On Thursday, Stanford University announced that it’s looking into the alleged theft of personal data from those in the School of Medicine community.
Hackers reportedly gained access to information in a 20-year-old file transfer system used by the school. The cybercriminals stole data including Social Security numbers, addresses, emails, family members and financial information.
“Stanford University School of Medicine has learned that cybercriminals have claimed they have stolen some School of Medicine data,” the university said. “We are investigating this incident and we have reported the incident to law enforcement.”
At this time, school officials aren’t sure how many people were affected by the breach. The incident has been reported to law enforcement.
“We are working to determine whether individuals’ personal data has been affected, and we will notify any affected individual,” the university said. “We take data protection very seriously, and as a best practice, we recommend that all individuals remain vigilant and promptly report any suspicious activity or suspected identity theft to the Stanford School of Medicine.”
Part of a larger attack
Stanford said the hack was part of a larger national cyberattack on universities and organizations that use a widely used file transfer service called Accellion.
Other victims of the attack include the University of Colorado, Washington State’s auditor, Australia’s financial regulator, the Reserve Bank of New Zealand and U.S. law firm Jones Day.

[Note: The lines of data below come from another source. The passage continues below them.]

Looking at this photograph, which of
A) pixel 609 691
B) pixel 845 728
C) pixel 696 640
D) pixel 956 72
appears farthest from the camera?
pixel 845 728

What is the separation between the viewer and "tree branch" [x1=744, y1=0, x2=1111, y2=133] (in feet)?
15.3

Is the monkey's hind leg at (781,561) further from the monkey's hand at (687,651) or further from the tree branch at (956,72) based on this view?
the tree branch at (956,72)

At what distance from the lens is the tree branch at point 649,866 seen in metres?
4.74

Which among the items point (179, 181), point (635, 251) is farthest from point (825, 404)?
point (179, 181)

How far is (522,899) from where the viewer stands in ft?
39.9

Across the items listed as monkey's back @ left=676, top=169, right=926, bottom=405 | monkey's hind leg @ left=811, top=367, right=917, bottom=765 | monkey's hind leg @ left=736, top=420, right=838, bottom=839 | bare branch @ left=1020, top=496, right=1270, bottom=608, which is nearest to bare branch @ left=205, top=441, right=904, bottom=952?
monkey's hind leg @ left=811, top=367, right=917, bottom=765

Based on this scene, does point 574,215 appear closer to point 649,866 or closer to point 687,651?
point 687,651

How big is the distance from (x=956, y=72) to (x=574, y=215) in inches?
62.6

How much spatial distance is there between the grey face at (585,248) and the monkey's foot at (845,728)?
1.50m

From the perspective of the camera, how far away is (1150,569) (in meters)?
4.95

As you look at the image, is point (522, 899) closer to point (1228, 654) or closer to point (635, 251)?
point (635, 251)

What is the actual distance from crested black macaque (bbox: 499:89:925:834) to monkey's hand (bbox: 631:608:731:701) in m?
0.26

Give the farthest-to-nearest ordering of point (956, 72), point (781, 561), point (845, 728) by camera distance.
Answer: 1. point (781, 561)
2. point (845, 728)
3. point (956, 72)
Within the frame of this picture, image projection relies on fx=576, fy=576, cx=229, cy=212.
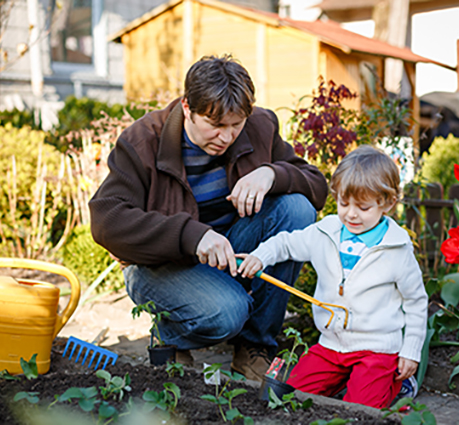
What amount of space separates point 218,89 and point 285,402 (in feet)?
3.38

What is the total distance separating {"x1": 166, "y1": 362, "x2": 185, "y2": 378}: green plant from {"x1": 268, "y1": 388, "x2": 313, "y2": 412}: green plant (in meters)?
0.31

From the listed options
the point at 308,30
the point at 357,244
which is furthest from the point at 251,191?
the point at 308,30

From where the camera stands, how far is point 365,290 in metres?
1.99

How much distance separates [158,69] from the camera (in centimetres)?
952

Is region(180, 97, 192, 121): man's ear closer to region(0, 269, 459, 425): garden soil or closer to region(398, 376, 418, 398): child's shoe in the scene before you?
region(0, 269, 459, 425): garden soil

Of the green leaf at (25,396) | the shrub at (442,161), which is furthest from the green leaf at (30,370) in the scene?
the shrub at (442,161)

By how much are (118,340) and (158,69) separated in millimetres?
7333

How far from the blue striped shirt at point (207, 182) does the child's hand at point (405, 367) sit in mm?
853

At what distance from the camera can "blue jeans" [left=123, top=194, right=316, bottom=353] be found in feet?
6.88

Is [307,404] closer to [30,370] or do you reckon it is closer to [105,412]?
[105,412]

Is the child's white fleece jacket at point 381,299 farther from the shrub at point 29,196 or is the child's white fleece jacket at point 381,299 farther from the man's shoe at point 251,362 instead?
the shrub at point 29,196

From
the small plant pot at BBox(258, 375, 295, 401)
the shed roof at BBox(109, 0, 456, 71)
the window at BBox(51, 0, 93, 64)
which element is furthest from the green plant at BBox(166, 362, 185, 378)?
the window at BBox(51, 0, 93, 64)

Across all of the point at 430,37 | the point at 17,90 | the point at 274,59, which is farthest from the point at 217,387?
the point at 430,37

Some institutions received ransom demands from the hackers. The bad actors threatened to leak more information unless they received money.
“This is a 20 year old legacy system. And these are notoriously insecure,” said Jack Cable of the Stanford Daily. “This is something that’s endemic across probably all universities and large companies, in that they’re dependent on software that is really old and is likely pretty vulnerable. That’s why we’re seeing so many breaches.”